| Dans la capitale de Mozart attendaient les nouveaux essais. Les cercles aristocratiques se sont détournés de l'enfant prodige ancien, et ceux qui encore lui payaient récemment par l'or et les acclamations, trouvaient maintenant les créations du musicien excessivement difficile à la perception. En 1782 avait lieu la première de son nouvel opéra "¤ю§шЁхэшх de ёхЁры " et l'été de la même année il se mariait avec Konstantsii Veber. . , .

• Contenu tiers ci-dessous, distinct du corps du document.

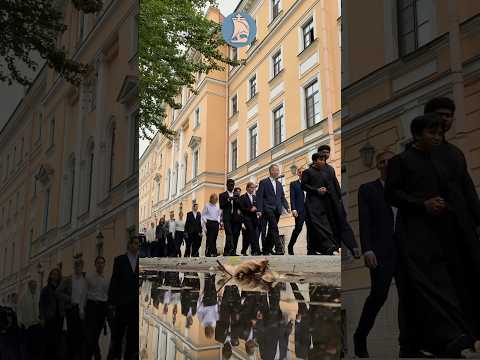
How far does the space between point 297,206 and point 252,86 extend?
1.13 ft

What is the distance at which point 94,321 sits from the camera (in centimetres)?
85

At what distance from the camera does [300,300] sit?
43.3 inches

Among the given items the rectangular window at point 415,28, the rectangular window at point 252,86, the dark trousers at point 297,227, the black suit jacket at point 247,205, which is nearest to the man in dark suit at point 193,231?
the black suit jacket at point 247,205

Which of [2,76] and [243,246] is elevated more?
[2,76]

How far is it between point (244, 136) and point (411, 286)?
21.7 inches

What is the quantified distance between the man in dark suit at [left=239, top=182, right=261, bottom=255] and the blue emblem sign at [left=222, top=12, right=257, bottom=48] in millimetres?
381

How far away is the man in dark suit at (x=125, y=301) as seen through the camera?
32.4 inches

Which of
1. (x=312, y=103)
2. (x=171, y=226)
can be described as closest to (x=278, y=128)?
(x=312, y=103)

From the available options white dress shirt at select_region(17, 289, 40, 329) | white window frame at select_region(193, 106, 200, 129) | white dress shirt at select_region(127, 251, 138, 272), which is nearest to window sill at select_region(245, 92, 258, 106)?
white window frame at select_region(193, 106, 200, 129)

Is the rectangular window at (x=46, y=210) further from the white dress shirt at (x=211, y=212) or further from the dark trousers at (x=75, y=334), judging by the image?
the white dress shirt at (x=211, y=212)

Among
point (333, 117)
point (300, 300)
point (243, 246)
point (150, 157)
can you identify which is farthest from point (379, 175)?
point (150, 157)

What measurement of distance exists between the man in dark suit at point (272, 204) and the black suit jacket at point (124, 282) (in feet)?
0.98

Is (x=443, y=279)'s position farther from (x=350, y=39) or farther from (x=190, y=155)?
(x=190, y=155)

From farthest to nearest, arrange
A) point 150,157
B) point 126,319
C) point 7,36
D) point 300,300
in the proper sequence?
point 150,157 → point 300,300 → point 126,319 → point 7,36
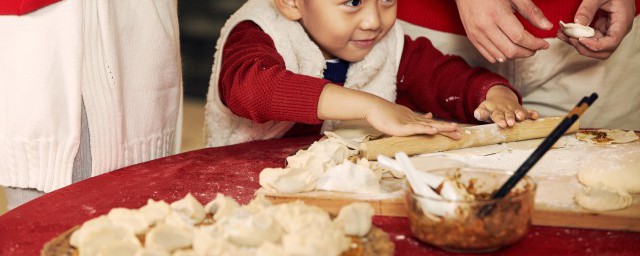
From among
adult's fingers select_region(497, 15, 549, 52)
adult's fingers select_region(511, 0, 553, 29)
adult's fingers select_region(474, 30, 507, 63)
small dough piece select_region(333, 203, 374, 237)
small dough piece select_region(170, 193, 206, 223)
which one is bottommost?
small dough piece select_region(170, 193, 206, 223)

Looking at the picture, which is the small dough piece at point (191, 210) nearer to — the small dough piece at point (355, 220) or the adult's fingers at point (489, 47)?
the small dough piece at point (355, 220)

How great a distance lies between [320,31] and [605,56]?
2.21 ft

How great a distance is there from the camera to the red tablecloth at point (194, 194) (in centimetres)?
103

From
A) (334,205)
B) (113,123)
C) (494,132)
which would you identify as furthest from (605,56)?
(113,123)

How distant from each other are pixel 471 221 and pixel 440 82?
3.56ft

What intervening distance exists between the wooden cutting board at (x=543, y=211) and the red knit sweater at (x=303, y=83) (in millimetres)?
438

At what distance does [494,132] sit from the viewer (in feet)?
5.06

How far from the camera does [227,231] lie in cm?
91

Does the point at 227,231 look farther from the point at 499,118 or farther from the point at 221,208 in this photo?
the point at 499,118

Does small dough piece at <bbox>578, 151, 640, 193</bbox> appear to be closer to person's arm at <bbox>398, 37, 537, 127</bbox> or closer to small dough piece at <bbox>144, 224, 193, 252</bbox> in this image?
person's arm at <bbox>398, 37, 537, 127</bbox>

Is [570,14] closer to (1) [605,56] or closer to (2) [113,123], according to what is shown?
(1) [605,56]

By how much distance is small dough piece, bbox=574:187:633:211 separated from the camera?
109 cm

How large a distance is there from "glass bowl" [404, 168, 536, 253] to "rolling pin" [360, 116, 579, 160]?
0.42 meters

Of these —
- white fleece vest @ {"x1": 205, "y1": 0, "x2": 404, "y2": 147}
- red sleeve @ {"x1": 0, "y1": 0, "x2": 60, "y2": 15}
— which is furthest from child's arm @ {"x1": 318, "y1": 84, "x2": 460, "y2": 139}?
red sleeve @ {"x1": 0, "y1": 0, "x2": 60, "y2": 15}
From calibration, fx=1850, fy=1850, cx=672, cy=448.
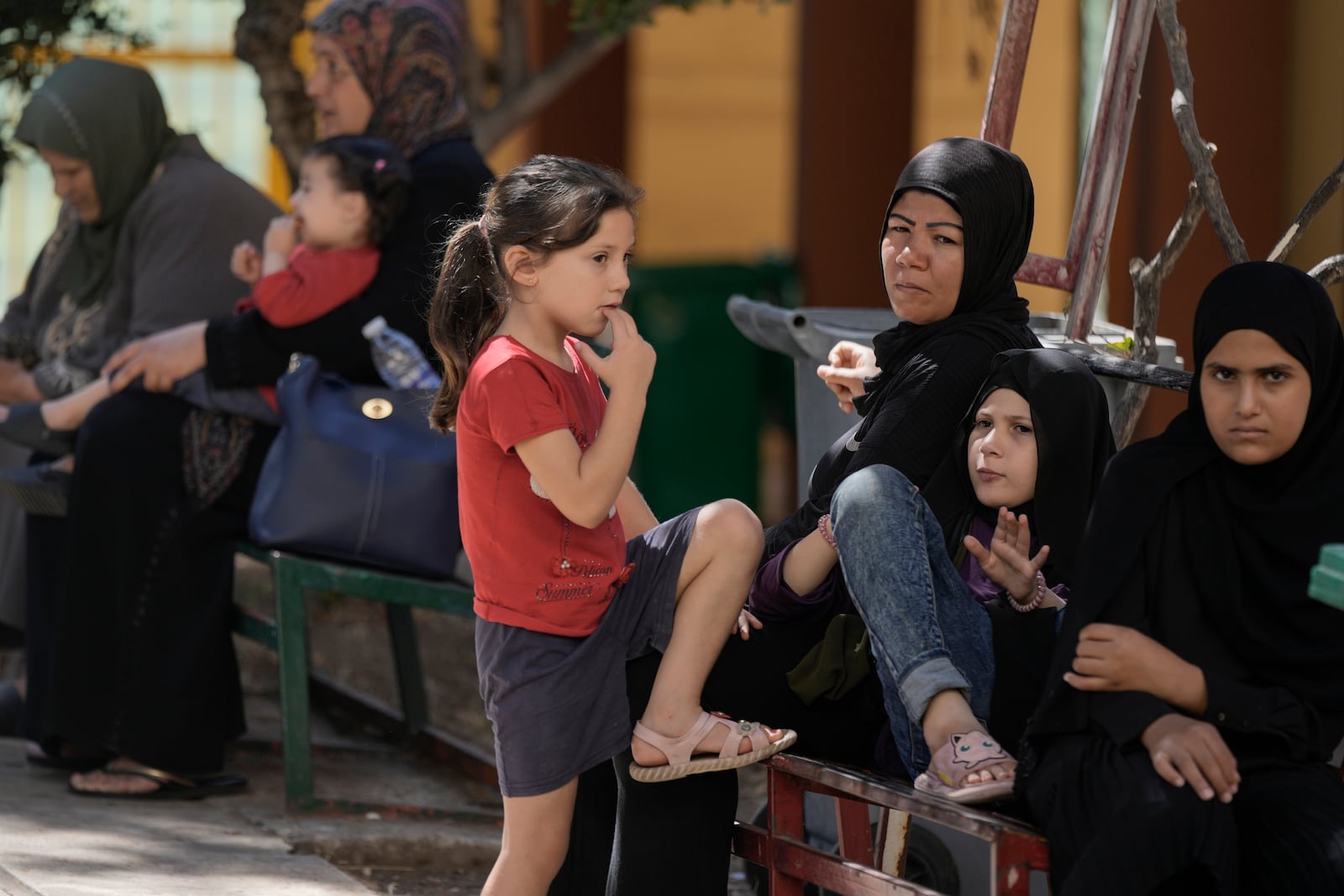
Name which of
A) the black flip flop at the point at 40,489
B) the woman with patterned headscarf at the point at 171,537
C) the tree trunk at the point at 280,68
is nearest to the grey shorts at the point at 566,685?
the woman with patterned headscarf at the point at 171,537

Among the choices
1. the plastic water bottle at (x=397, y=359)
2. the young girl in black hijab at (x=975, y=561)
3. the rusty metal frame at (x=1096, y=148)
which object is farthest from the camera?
the plastic water bottle at (x=397, y=359)

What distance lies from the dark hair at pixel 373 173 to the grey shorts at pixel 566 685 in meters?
1.62

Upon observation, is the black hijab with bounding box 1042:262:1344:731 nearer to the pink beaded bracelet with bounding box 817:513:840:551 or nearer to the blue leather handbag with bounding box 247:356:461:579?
the pink beaded bracelet with bounding box 817:513:840:551

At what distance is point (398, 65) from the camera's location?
4.64m

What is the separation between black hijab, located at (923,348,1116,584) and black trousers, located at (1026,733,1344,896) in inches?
17.6

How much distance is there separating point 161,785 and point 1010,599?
2279 millimetres

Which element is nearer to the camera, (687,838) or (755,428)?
(687,838)

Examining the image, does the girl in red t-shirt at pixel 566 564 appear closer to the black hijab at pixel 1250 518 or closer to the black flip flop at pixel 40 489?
the black hijab at pixel 1250 518

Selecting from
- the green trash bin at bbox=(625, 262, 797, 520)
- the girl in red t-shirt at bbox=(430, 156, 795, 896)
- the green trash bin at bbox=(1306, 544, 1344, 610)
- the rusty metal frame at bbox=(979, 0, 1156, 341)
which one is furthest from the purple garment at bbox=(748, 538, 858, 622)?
the green trash bin at bbox=(625, 262, 797, 520)

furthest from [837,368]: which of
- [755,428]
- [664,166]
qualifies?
[664,166]

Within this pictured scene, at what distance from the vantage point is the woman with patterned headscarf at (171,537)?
4285mm

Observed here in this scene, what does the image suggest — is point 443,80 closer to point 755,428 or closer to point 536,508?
point 536,508

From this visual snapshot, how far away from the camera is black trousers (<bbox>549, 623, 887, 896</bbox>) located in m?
2.96

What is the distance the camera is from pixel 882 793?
2.68 m
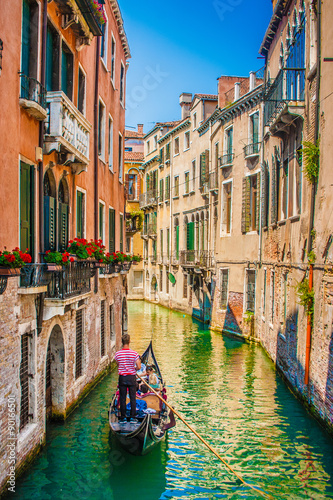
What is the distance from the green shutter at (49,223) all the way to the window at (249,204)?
11244 millimetres

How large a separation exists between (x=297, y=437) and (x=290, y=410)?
1.51 meters

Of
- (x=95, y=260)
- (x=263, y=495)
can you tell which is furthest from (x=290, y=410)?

La Vie du compositeur à Vienne se formait difficilement. Les interventions fréquentes dans les salons des riches et dans les concerts ouverts, les leçons privées fatigantes, la composition urgente des oeuvres "эр ёыѕёрщ" l'incertitude constante du demain - tout cela aiguisait imperceptiblement et sans celui-là la santé précaire du Mozart de 30 ans. "Ї est comblé du travail et je me fatigue beaucoup, - il se plaignait dans la lettre chez le père. - tout le matin, jusqu'à deux heures, je donne les leçons, puis nous déjeunons … Seulement le soir je peux m'occuper de la composition, mais d'elle, malheureusement, arrachent à tout moment les invitations jouer dans les concerts. Je donne trois concerts d'abonnement dans la salle de Tratverna … En outre j'ai donné encore deux concerts dans le théâtre; pouvez juger, combien d'il me faudra les travaux de la composition et du jeu. Je me mets au lit à 12 heures du matin, je me lève à 5 heures ѕ=ЁрЕ"
"+= d'un tel travail je ne m'enrouillerai pas, n'est-ce pas ? - plaisantait amèrement Mozart. - mon premier concert a passé le 17 mars parfaitement; de la salle était complète; un nouveau concert (pour les pianos avec l'orchestre) a plu beaucoup; maintenant le jouent яютё¦фѕ". À cette époque Wolfgang s'est lié d'amitié avec Iosif Gajdnom, sous l'influence de qui sa musique a retrouvé les nouvelles peintures et sont nés ses premiers quatuors admirables. Mais excepté l'éclat qui est devenu déjà sa carte de visite dans les compositions de Mozart de plus en plus souvent se manifeste le début plus tragique sérieux propre à la personne, connaissant la vie dans toute sa plénitude.
Le Compositeur de plus en plus loin et partait plus loin des exigences, que mettaient devant les auteurs obéissants de la musique les hauts dignitaires de salon et les riches-mécènes. À cette période il y avait son opéra "Ртрфіср LшурЁю" ne recevant pas l'approbation du public. En comparaison des créations faciles de Sal'eri et Paiziello de l'oeuvre de Mozart semblaient aux contemporains embrouillé et complexe.